I coordinate Science...but we've never used APP. I've created assessment grids for each Science unit in each year.(Our timetabling of Science is slightly unconventional.) They get stuck into their books at the beginning of each unit and children get assessed throughout. In line with the new curriculum, I've created an assessment matrix, which links the objectives with the NC expectations for each year and calculates whether individual children (and the class as a whole) are at the required standard. In addition to that, the calculation is also linked to performance in end-of-unit assessments, enquiry-based tasks and practice SATs. Sounds complicated, but should work. We are trying it out this year.
Still needs a bit of tweaking and I ran out of time, so not fully resourced, yet.

Smartiepants79 · 12/05/2014 22:35

Bloody hell! How long did that take you? I wouldn't even know where to start. The calculations alone are utterly beyond me.
It sounds like a lot of work.
Where you given time out of the classroom to put that together?

OP posts:
mrz · 13/05/2014 07:01

We've never used APP either. Northumberland grid for learning have good assessment on their site but now charge to access.

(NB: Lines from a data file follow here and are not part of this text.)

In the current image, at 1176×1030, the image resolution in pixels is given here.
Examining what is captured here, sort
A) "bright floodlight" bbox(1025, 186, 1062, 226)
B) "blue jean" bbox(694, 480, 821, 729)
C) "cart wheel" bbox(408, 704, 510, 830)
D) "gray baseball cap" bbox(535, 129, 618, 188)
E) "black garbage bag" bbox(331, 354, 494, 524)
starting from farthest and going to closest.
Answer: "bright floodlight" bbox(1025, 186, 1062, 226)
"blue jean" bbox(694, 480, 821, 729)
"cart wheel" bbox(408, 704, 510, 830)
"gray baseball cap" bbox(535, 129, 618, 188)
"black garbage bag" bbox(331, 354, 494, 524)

Thatssofunny · 13/05/2014 19:53

The Northumberland grids are the ones I used as a basis, then adapted them for the new curriculum. (They were still free, when I downloaded them years ago.)

Smartiepants It took me about a week to create, but that was in the holidays. I don't have enough "time" to do it at school, even though I get release time for my subject. It's not that difficult, really. The computer does the calculations after data has been put in. The teachers just have to compare the grids in the books with the nc objectives (which objective in the grid links with which NC objective comes up when you hover over it...so quite easy, really) and decide on whether they want to give the child a 0 (not achieved), 1 (partly achieved), 2 (achieved) or 3 (exceeded). The computer then does the rest and tells you at the end of the year where that child is, based on the data put in.
This can then be carried forward to the next year group and basically stays with the class throughout their time at primary school. It means that weaknesses can be spotted and possible gaps filled in, before they leave Y6.